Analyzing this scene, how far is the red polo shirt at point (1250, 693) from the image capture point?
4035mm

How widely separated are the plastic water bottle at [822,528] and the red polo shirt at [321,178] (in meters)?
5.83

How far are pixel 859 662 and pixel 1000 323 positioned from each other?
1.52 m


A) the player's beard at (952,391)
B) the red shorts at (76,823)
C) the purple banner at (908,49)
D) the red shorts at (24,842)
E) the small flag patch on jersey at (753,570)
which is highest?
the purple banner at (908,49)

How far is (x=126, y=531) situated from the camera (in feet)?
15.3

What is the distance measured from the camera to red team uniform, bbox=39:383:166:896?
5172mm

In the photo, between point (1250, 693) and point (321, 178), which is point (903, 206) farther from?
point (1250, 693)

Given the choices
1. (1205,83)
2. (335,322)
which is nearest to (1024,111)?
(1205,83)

-.-.-

Goal:
Pull out every one of the items above and reproduce each line verbatim, in its original order.

Result:
Analyzing this scene, how far is the red polo shirt at point (1250, 693) from the image capture point?
4035mm

How widely separated are the plastic water bottle at [822,528] and the red polo shirt at [321,178] (in meters)?
5.83

How far are pixel 859 662 and pixel 1000 323 positioned from each other?
1.52 m


A) the player's beard at (952,391)
B) the red shorts at (76,823)
C) the purple banner at (908,49)
D) the red shorts at (24,842)
E) the small flag patch on jersey at (753,570)
which is highest?
the purple banner at (908,49)

How far is (x=126, y=531) situated from the camera (in feet)?
15.3

What is the distance measured from the camera to red team uniform, bbox=39:383:166:896?
5172mm

In the photo, between point (1250, 693) and point (321, 178), which is point (903, 206) farther from?
point (1250, 693)

Given the choices
1. (1205,83)
2. (335,322)
which is nearest to (1024,111)?
(1205,83)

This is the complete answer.